The initiative in question, Healthy Tribes, was part of the Centers for Disease Control and Prevention (CDC) and allocated $32.5 million annually to support culturally grounded programs focused on chronic disease prevention through traditional foods, medicine, and community engagement. As of early April, the program was also gutted due to workforce reductions at the CDC. Emails to tribal health organizations also confirmed that positions central to administering Healthy Tribes were in fact, being eliminated.

A Silent Rollback That Said A Lot

Kennedy’s public appearances, including a hike with the Navajo Nation president and a visit to a Native health center in Phoenix, made no mention of the program’s fate. He also moderated a panel at the Tribal Self-Governance Conference but avoided public questions.

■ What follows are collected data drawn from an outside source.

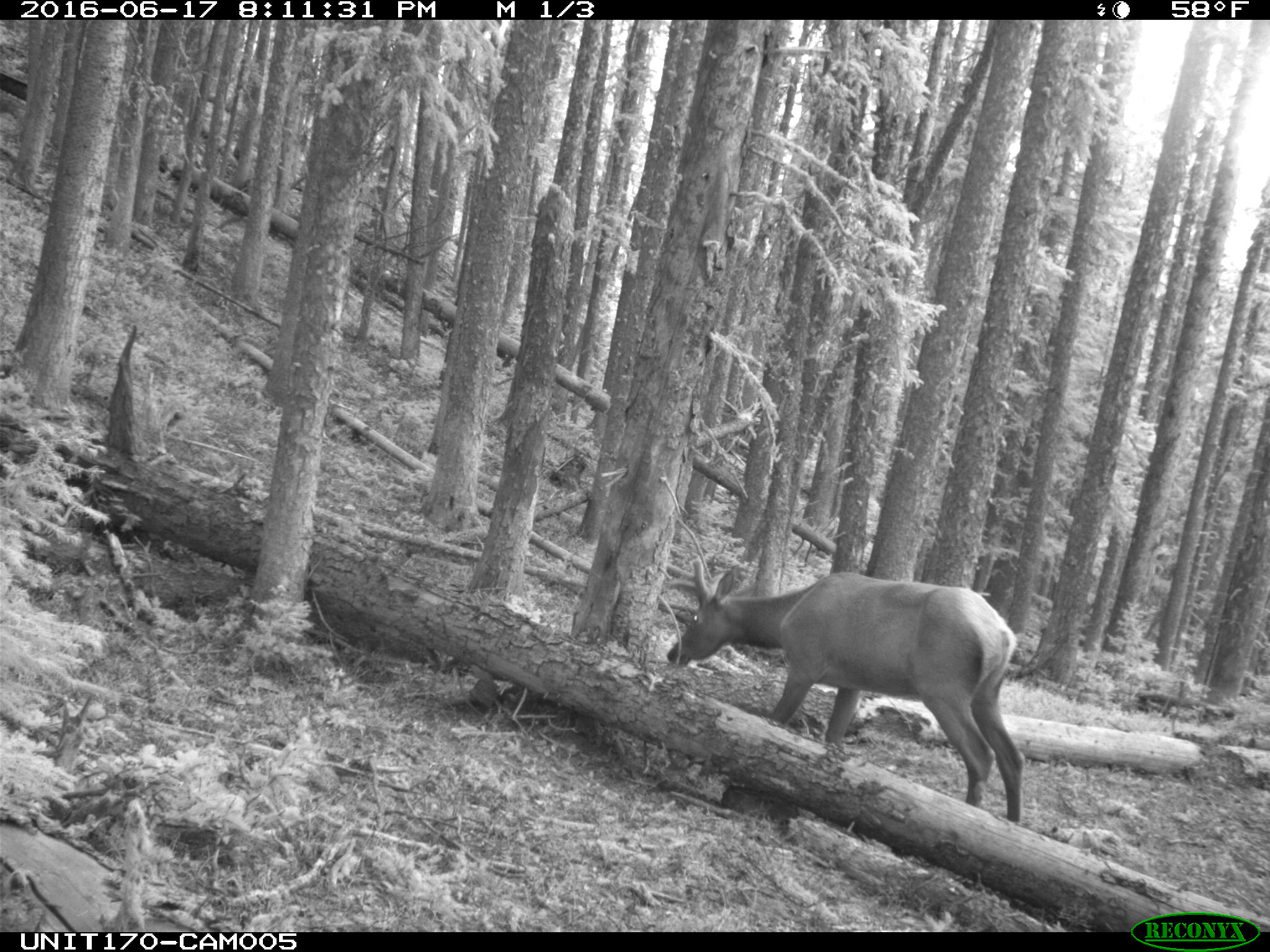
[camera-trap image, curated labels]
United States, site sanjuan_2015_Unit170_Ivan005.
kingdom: Animalia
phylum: Chordata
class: Mammalia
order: Artiodactyla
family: Cervidae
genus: Cervus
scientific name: Cervus elaphus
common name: red deer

While he has said Native health is a top priority, his silence on the abrupt restructuring of Healthy Tribes has drawn criticism.

Tribal leaders now fear the rollback is part of a broader effort by the Trump administration to dismantle diversity, equity, and inclusion (DEI) initiatives. However, Native leaders have pushed back against being categorized as such, asserting that tribal support is a legal obligation under treaties and federal law—not a diversity measure.

'A Violation of Trust'

The federal government has a trust responsibility to tribal nations, which includes ensuring access to healthcare, education, and public safety. Leaders like W. Ron Allen of the Jamestown S’Klallam Tribe call the recent cuts “a violation of trust.” He said he reminded Kennedy during their private conversation that tribes are already underfunded and rely heavily on supplementary programs like Healthy Tribes.

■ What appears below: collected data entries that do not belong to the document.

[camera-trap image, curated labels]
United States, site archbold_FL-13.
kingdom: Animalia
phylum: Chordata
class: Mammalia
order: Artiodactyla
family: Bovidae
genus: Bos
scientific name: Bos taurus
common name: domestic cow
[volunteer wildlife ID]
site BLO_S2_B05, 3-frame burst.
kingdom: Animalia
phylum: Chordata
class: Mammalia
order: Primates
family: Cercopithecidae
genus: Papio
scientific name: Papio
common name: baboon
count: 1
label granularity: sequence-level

One of the key concerns is the lack of tribal consultation—a legal requirement for federal actions affecting Native communities. Tribes were not consulted before the layoffs, echoing similar frustrations after mass terminations at the Indian Health Service earlier this year were temporarily rescinded following backlash.

What Is The Ground-Level Reality?

For tribal health facilities, these cuts have an immediate and grave implications.

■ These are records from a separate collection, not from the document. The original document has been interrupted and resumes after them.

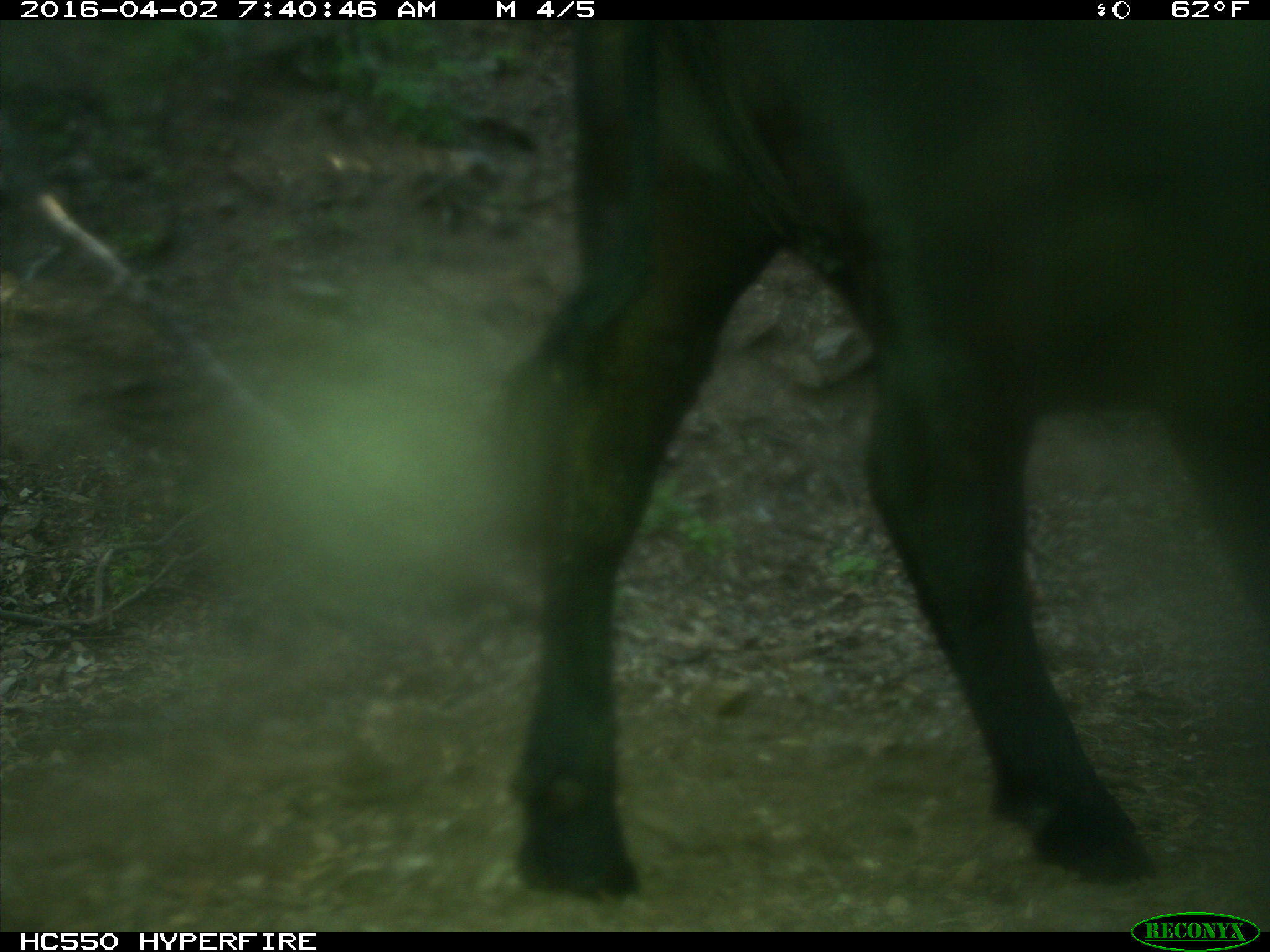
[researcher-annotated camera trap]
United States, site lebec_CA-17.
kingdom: Animalia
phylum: Chordata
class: Mammalia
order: Artiodactyla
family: Bovidae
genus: Bos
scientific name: Bos taurus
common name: domestic cow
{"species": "Bos taurus (domestic cow)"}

For instance, in Seattle, Healthy Tribes funded GATHER. This was a program that blended traditional medicine with modern care. Plants from community gardens were also used in this treatment, and traditional healers worked alongside clinical staff. However, now, he communication with the grant administrators has been broken down.

In Los Angeles, Healthy Tribes funds youth-elder mentorship programs among Native and Alaska Native communities. The abrupt staffing changes have left administrators unclear about how or if these initiatives will at all continue.

Native leaders stress that their status is political, not racial, a key legal distinction. “We are not DEI,” said Gila River Indian Community Governor Stephen Roe Lewis, warning new federal officials against viewing tribes through a racial equity lens rather than honoring treaty-based obligations.

For now, tribal communities remain in limbo—concerned that Kennedy’s words on improving Native health aren’t matching federal actions that could ultimately set them back.